JAKARTA, RMNEWS.ID- Komisi Pemberantasan Korupsi (KPK) menyebut sudah mengetahui keberadaan tersangka kasus suap pergantian antarwaktu (PAW), Harun Masiku.
Bahkan, keberadaan Masiku disebut turut dikaitkan dengan Sekretaris Jenderal (Sekjen) PDI Perjuangan (PDIP) Hasto Kristiyanto.
Mengutip Beritasatu, Informasi itu diperoleh dari penyidik KPK Rossa Purbo Bekti ketika memeriksa sekaligus menggeledah rumah anggota tim hukum PDIP Donny Tri Istiqomah, Rabu (3/7/2024).
Pernyataan yang diklaim bersumber dari Rossa itu, disampaikan tim kuasa hukum Donny, Army Mulyanto.

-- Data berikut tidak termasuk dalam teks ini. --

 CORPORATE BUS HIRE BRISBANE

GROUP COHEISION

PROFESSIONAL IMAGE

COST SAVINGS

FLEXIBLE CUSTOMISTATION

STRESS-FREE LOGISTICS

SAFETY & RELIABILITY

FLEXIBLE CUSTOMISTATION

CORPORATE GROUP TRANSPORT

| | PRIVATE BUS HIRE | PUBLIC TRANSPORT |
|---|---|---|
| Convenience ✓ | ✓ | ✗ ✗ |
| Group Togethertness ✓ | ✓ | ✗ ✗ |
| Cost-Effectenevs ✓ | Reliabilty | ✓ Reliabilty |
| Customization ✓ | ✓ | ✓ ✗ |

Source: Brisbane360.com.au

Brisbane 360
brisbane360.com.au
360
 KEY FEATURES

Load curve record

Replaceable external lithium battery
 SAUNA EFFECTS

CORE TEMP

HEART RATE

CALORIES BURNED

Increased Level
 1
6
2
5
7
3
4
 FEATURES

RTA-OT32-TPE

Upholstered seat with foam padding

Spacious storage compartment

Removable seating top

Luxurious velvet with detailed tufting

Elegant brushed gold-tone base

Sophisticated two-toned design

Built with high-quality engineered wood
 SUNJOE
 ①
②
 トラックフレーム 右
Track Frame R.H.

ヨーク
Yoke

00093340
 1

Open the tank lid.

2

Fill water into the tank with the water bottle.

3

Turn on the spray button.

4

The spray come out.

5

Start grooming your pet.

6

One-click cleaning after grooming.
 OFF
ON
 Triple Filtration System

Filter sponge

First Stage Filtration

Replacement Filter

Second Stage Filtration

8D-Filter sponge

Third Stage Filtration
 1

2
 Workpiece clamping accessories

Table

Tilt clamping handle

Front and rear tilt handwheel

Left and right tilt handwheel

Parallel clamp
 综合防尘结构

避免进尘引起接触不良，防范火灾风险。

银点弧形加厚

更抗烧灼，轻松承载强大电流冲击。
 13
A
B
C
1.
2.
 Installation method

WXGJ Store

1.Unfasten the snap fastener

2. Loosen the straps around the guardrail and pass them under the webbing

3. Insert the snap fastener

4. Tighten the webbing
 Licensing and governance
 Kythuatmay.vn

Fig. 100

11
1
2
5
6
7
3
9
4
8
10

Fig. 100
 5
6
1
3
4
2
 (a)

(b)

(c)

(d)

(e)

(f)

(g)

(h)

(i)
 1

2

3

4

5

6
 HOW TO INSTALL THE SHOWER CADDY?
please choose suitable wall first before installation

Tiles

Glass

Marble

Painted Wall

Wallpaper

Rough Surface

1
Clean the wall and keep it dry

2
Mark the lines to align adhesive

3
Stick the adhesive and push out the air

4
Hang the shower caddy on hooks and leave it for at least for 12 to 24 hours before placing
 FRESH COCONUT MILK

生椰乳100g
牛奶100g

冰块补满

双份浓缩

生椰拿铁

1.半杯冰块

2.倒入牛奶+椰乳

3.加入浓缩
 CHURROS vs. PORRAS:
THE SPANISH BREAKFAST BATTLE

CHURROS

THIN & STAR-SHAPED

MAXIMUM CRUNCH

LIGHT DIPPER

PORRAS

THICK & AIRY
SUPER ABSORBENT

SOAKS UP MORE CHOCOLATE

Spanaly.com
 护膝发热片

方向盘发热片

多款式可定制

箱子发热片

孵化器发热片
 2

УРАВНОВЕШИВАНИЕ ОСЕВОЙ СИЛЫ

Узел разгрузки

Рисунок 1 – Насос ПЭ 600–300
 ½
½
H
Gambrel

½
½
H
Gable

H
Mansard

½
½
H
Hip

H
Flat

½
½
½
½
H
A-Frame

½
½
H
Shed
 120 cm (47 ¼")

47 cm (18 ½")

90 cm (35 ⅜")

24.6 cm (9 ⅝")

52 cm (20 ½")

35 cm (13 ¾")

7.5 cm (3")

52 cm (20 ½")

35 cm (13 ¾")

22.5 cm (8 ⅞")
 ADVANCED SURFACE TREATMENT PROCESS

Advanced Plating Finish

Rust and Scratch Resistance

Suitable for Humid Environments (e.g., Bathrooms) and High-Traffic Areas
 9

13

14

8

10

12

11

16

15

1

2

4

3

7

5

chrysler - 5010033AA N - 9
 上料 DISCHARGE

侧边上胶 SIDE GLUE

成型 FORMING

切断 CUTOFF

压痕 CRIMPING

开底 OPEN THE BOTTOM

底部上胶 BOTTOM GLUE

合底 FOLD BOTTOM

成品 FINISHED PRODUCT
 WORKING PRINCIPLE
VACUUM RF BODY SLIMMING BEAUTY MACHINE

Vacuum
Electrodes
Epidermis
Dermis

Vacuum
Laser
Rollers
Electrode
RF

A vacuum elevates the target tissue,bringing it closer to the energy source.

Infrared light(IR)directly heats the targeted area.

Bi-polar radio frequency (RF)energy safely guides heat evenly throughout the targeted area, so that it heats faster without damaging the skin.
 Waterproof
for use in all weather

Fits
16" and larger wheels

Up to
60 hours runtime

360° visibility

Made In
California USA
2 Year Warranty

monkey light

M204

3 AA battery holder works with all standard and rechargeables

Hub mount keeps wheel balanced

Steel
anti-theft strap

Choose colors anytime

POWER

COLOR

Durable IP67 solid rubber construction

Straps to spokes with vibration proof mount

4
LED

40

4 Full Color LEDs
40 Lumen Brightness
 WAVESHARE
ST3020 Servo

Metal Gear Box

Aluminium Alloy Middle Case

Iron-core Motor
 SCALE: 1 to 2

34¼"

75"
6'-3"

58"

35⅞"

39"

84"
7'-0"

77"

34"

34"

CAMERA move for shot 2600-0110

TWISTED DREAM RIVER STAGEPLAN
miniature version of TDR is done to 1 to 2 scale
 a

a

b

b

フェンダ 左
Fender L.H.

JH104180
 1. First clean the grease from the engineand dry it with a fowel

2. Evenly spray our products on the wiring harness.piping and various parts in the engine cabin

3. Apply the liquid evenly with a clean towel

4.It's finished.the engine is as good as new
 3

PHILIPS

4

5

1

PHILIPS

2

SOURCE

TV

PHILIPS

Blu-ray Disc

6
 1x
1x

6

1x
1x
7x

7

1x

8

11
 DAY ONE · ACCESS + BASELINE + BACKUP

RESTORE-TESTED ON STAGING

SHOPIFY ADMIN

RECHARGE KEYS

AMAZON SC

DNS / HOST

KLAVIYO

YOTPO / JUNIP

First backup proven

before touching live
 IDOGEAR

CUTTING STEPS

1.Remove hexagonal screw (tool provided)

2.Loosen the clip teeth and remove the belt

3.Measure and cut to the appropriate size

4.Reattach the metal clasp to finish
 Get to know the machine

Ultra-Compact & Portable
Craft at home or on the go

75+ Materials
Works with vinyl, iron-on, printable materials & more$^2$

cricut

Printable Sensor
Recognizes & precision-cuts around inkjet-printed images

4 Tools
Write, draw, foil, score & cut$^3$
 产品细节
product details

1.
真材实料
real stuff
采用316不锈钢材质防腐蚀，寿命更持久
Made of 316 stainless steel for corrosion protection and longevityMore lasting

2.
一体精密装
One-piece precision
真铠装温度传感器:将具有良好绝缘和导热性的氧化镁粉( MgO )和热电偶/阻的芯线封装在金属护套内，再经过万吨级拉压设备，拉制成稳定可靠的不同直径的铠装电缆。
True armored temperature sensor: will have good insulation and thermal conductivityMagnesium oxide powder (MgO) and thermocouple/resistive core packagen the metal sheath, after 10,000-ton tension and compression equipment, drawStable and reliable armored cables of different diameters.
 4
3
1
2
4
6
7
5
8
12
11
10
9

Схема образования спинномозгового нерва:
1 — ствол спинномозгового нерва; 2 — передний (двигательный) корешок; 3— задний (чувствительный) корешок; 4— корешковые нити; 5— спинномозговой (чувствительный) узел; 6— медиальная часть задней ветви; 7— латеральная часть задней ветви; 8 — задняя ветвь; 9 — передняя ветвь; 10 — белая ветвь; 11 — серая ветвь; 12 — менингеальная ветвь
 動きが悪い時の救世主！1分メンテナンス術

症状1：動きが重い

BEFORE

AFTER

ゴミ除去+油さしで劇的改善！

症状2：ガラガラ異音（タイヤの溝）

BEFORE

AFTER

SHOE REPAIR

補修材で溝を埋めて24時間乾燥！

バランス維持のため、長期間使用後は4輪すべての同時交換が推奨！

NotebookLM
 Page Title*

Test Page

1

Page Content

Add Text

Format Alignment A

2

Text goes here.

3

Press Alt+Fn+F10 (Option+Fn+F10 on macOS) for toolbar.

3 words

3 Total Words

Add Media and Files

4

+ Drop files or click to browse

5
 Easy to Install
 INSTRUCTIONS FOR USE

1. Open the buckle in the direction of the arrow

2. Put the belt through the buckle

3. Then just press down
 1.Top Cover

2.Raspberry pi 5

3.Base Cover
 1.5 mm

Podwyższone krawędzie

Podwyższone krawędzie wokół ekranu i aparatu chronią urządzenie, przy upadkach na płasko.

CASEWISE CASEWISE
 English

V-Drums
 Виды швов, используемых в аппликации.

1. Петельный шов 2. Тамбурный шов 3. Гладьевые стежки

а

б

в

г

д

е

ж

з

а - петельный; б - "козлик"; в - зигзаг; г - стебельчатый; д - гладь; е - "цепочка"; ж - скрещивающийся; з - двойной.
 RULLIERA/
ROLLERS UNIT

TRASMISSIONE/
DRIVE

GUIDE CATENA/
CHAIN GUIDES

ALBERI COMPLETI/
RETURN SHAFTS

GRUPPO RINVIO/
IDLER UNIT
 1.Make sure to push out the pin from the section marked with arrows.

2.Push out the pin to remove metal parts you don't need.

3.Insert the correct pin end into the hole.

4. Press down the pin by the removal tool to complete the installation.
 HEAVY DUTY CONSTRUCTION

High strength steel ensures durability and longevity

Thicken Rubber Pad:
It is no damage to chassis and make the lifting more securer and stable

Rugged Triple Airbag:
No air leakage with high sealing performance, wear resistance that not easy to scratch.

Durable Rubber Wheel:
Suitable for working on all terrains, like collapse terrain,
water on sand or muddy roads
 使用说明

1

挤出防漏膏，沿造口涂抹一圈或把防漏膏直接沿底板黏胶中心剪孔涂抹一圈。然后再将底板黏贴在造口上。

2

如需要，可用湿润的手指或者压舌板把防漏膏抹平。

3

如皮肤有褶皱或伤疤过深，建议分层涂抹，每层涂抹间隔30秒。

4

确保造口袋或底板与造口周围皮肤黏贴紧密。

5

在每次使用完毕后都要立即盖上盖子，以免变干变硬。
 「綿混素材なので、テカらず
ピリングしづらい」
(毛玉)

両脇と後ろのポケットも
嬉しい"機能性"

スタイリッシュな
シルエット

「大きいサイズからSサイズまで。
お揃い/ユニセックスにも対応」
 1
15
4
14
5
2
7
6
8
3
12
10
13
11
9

Army mengatakan, ada upaya tim penyidik KPK membujuk Donny agar dapat bekerja sama pada saat penggeledahan tersebut.
“Sebenarnya lebih ke memastikan supaya Pak Donny bisa bekerja sama. Bahkan, sampai Pak Rossa menyampaikan bahwa dia sudah tahu keberadaan Harun Masiku, masih ada di Jakarta. Bahkan mengait-ngaitkan sama Pak Sekjen, Pak Hasto,” kata Army, Selasa (9/7/2024).
Army menyampaikan, tim penyidik KPK melobi Donny hingga belasan kali agar bersikap kooperatif. Penyidik KPK disebut sampai membawa-bawa keluarga Donny.
“Ini penuturan Pak Rossa ke Pak Donny, ‘Pak Donny enggak sayang sama anak-anak? Mereka masih kecil-kecil lo, enggak mempertimbangkan ekonomi ke depannya’. Kira-kira begitu kalimatnya,” ungkap Army.